┌─ Kutipan Teks

5. Menghidupkan Sunnah Rasul
Kepada umatnya,
Rasulullah Saw tidak mewariskan harta yang banyak, tapi yang beliau wariskan
adalah Al-Qur’an dan sunnah, karena itu kaum muslimin yang berakhlak baik
kepadanya akan selalu berpegang teguh kepada Al-Qur’an dan sunnah (hadits) agar
tidak sesat, beliau bersabda:
“Aku tinggalkan
kepadamu dua pusaka, kamu tidak akan tersesat selamanya bila berpegang teguh
kepada keduanya, yaitu kitab Allah dan sunnahku.” (HR. Hakim).
Selain itu, Rasul
Saw juga mengingatkan umatnya agar waspada terhadap bid’ah dengan segala
bahayanya, beliau bersabda:
“Sesungguhnya,
siapa yang hidup sesudahku, akan terjadi banyak pertentangan. Oleh karena itu,.
Kamu semua agar berpegang teguh kepada sunnahku dan sunnah para penggantiku.
Berpegang teguhlah kepada petunjuk-petunjuk tersebut dan waspadalah kamu kepada
sesuatu yang baru, karena setiap yang baru itu bid’ah dan setiap bid’ah itu
sesat, dan setiap kesesatan itu di neraka.” (HR. Ahmad, Abu Daud, Ibnu Majah,
Hakim, Baihaki dan Tirmidzi).
Dengan demikian, menghidupkan sunnah Rasul
menjadi sesuatu yang amat penting sehingga begitu ditekankan oleh Rasulullah
Saw.
6. Menghormati Pewaris Rasul
Berakhlak baik kepada Rasul Saw juga
berarti harus menghormati para pewarisnya, yakni para ulama yang konsisten
dalam berpegang teguh kepada nilai-nilai Islam, yakni yang takut kepada Allah
Swt dengan sebab ilmu yang dimilikinya.
“Sesungguhnya yang takut kepada Allah
diantara hamba-hamba-Nya hanyalah ulama. Sesungguhnya Allah Maha Perkasa lagi
Maha Pengampun.” (QS 35:28).

└─

Tentukan apakah setiap pernyataan ini sesuai dengan kutipan teks tentang sunnah Rasul: (a) Rasulullah Saw mewariskan harta yang banyak kepada umatnya; (b) dua pusaka yang disebut dalam hadis riwayat Hakim adalah kitab Allah dan sunnah Rasul; (c) pewaris Rasul yang dimaksud adalah para ulama. Jawab masing-masing dengan ya atau tidak, lalu kutip kata-kata penentu dari kutipan teks secara persis. Bahan sesudah kutipan teks ini merupakan bahan terpisah yang tidak berkaitan dengannya.

┌─ Daftar Entri

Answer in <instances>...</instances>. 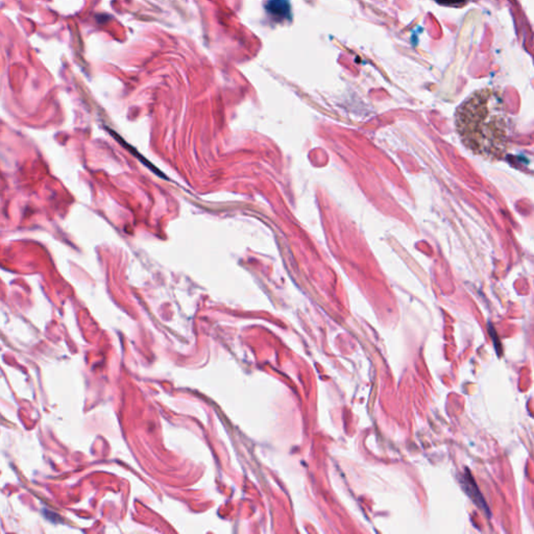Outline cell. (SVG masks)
Here are the masks:
<instances>
[{
    "mask_svg": "<svg viewBox=\"0 0 534 534\" xmlns=\"http://www.w3.org/2000/svg\"><path fill=\"white\" fill-rule=\"evenodd\" d=\"M455 128L462 144L483 159H502L509 149V115L492 89L475 91L457 108Z\"/></svg>",
    "mask_w": 534,
    "mask_h": 534,
    "instance_id": "6da1fadb",
    "label": "cell"
},
{
    "mask_svg": "<svg viewBox=\"0 0 534 534\" xmlns=\"http://www.w3.org/2000/svg\"><path fill=\"white\" fill-rule=\"evenodd\" d=\"M464 479V480L462 481V483H464V488H466V494L470 495L471 498L475 501V503H477V505L482 508V509L485 510L488 512V516H490V514L488 505H486L485 501H484L483 497L480 494V490H478V486L475 483L470 471H466Z\"/></svg>",
    "mask_w": 534,
    "mask_h": 534,
    "instance_id": "7a4b0ae2",
    "label": "cell"
},
{
    "mask_svg": "<svg viewBox=\"0 0 534 534\" xmlns=\"http://www.w3.org/2000/svg\"><path fill=\"white\" fill-rule=\"evenodd\" d=\"M267 11L271 14L280 17L290 16V6L288 0H269Z\"/></svg>",
    "mask_w": 534,
    "mask_h": 534,
    "instance_id": "3957f363",
    "label": "cell"
}]
</instances>
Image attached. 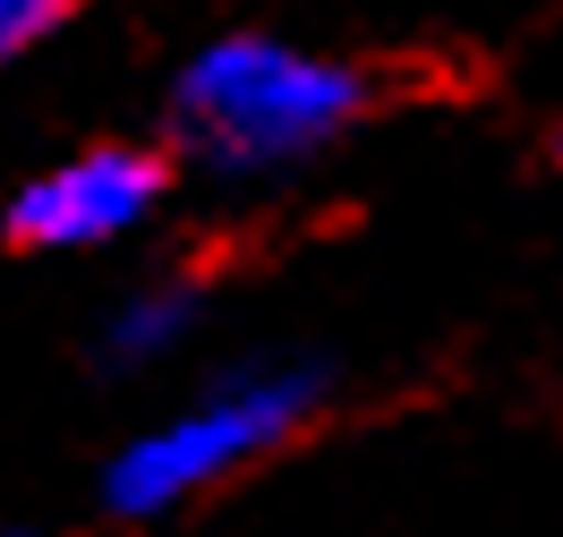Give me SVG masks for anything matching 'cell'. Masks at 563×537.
<instances>
[{
    "mask_svg": "<svg viewBox=\"0 0 563 537\" xmlns=\"http://www.w3.org/2000/svg\"><path fill=\"white\" fill-rule=\"evenodd\" d=\"M77 18V0H0V69L26 60L35 43H52Z\"/></svg>",
    "mask_w": 563,
    "mask_h": 537,
    "instance_id": "5",
    "label": "cell"
},
{
    "mask_svg": "<svg viewBox=\"0 0 563 537\" xmlns=\"http://www.w3.org/2000/svg\"><path fill=\"white\" fill-rule=\"evenodd\" d=\"M0 537H43V529H0Z\"/></svg>",
    "mask_w": 563,
    "mask_h": 537,
    "instance_id": "6",
    "label": "cell"
},
{
    "mask_svg": "<svg viewBox=\"0 0 563 537\" xmlns=\"http://www.w3.org/2000/svg\"><path fill=\"white\" fill-rule=\"evenodd\" d=\"M197 333V282H129L120 299H111L103 316V350L111 367H154V358H172L179 342Z\"/></svg>",
    "mask_w": 563,
    "mask_h": 537,
    "instance_id": "4",
    "label": "cell"
},
{
    "mask_svg": "<svg viewBox=\"0 0 563 537\" xmlns=\"http://www.w3.org/2000/svg\"><path fill=\"white\" fill-rule=\"evenodd\" d=\"M367 69L290 35H213L172 77V137L213 179H282L358 128Z\"/></svg>",
    "mask_w": 563,
    "mask_h": 537,
    "instance_id": "1",
    "label": "cell"
},
{
    "mask_svg": "<svg viewBox=\"0 0 563 537\" xmlns=\"http://www.w3.org/2000/svg\"><path fill=\"white\" fill-rule=\"evenodd\" d=\"M317 401H324V367H299V358L240 367V376L206 384L197 401H179L172 418L129 435L103 469V503L120 521H172L179 503L231 486L256 461H274L317 418Z\"/></svg>",
    "mask_w": 563,
    "mask_h": 537,
    "instance_id": "2",
    "label": "cell"
},
{
    "mask_svg": "<svg viewBox=\"0 0 563 537\" xmlns=\"http://www.w3.org/2000/svg\"><path fill=\"white\" fill-rule=\"evenodd\" d=\"M163 188H172L163 154H145V145H86V154L35 171L18 197H9V239L35 248V256L120 248L137 222H154Z\"/></svg>",
    "mask_w": 563,
    "mask_h": 537,
    "instance_id": "3",
    "label": "cell"
}]
</instances>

└─

= Jawaban Soal =
(a) Tidak: "Rasulullah Saw tidak mewariskan harta yang banyak".
(b) Ya: "yaitu kitab Allah dan sunnahku".
(c) Ya: "menghormati para pewarisnya, yakni para ulama".